Dataset entries ▸
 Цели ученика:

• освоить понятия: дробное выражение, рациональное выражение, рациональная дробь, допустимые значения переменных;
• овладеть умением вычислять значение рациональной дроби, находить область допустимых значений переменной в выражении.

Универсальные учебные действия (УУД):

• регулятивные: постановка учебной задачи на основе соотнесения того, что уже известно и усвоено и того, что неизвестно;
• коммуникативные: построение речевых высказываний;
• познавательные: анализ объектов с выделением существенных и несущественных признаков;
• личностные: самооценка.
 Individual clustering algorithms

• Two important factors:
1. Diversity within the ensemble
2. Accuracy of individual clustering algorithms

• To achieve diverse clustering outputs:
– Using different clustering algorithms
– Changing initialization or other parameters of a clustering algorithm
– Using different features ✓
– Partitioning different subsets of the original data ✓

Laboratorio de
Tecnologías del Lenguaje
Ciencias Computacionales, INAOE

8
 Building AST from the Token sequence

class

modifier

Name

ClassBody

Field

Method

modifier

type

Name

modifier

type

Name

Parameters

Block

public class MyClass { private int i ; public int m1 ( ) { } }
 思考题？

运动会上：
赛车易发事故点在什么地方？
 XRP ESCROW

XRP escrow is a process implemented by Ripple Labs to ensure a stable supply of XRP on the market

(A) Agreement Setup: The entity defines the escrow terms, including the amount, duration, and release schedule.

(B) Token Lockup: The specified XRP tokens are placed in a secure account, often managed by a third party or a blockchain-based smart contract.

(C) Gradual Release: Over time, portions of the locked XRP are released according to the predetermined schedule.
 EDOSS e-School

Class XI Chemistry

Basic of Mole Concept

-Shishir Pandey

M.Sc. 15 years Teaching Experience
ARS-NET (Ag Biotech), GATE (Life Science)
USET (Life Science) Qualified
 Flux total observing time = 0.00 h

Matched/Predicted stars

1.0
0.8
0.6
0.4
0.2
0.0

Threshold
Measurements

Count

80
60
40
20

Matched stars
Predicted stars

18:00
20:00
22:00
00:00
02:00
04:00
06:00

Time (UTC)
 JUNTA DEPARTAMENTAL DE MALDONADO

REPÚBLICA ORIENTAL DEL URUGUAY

Problem ▸ Calculate the number of lines above that include the word "Token", giving that number by itself.

Finished exercise ▸ 2